__Directions__: Could you find every line in the entries below that holds the word "site" and copy it?

__The records__:
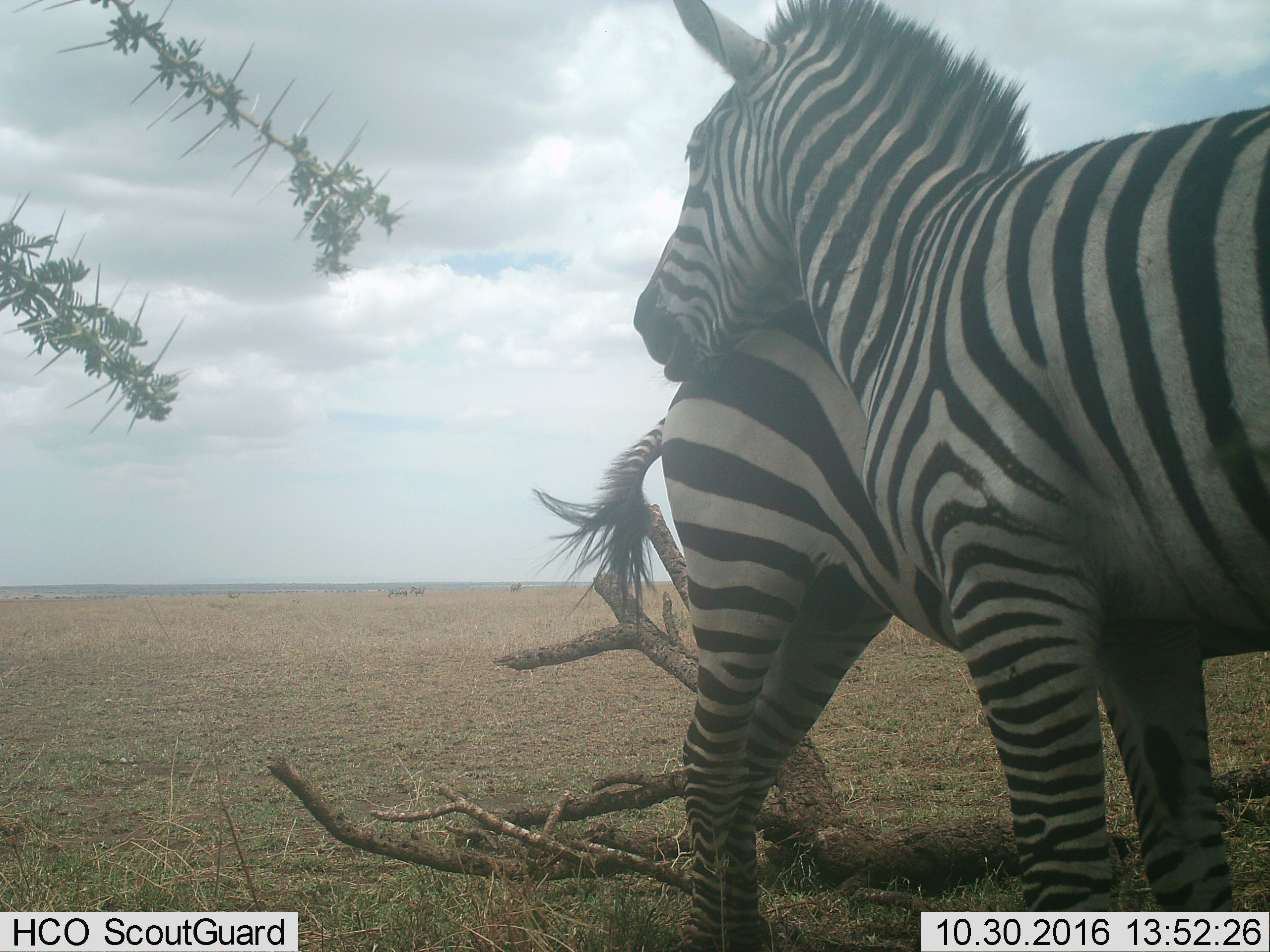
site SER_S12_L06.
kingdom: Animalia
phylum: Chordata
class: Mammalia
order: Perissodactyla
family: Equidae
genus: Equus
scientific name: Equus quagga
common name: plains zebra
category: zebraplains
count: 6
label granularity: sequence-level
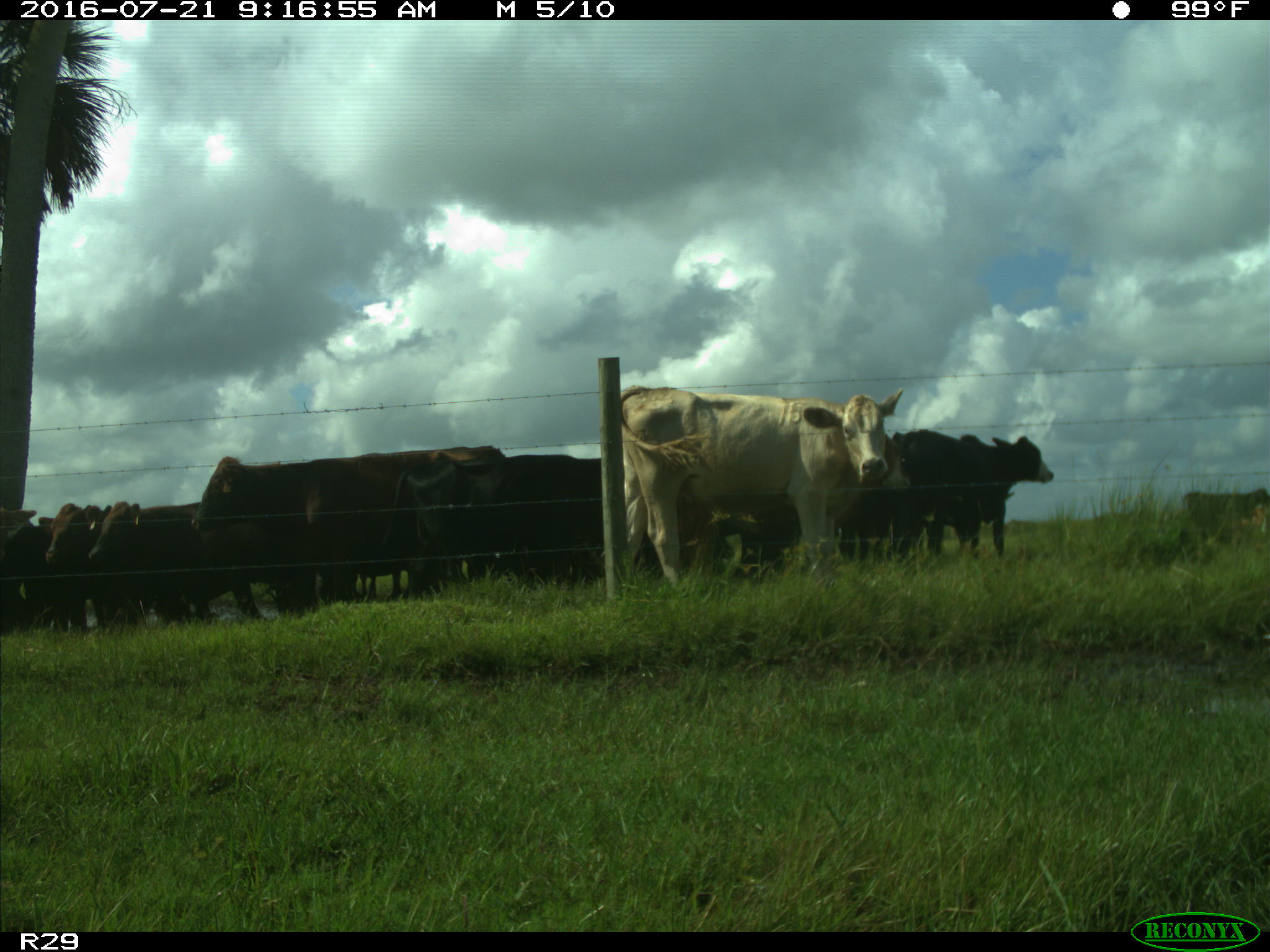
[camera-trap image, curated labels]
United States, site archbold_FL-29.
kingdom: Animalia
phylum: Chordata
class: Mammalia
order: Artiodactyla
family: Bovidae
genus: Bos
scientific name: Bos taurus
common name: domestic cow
==
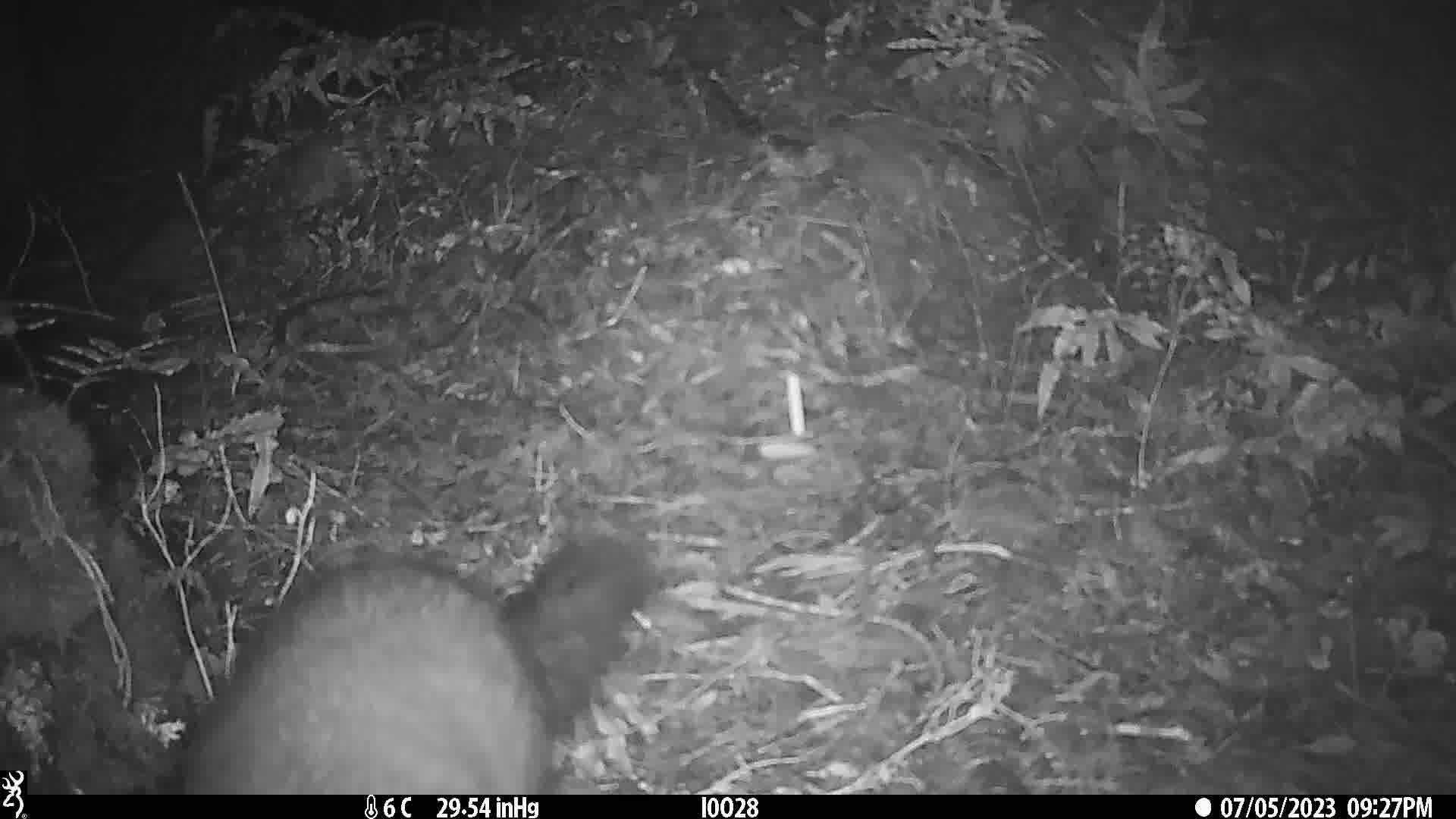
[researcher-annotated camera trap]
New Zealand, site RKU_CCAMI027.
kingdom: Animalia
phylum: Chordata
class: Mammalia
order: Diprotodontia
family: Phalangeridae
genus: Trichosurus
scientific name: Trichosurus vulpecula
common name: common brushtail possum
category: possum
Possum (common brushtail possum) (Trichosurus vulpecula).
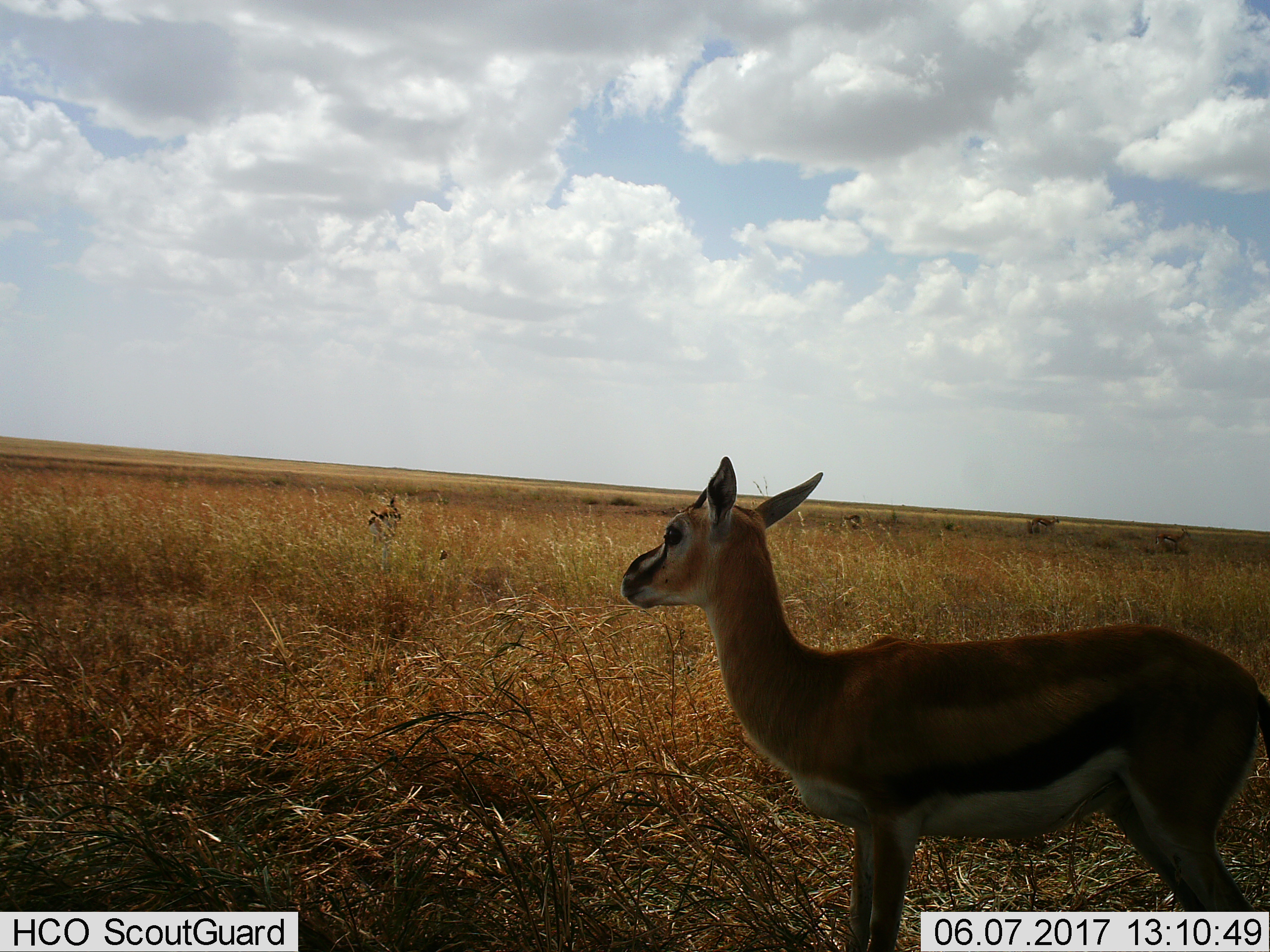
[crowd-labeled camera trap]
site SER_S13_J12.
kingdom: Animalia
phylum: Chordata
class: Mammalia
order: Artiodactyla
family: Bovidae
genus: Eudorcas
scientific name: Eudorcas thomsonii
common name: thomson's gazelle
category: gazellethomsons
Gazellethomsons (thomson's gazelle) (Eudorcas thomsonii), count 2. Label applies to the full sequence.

__Solution__:
site SER_S12_L06.
United States, site archbold_FL-29.
New Zealand, site RKU_CCAMI027.
site SER_S13_J12.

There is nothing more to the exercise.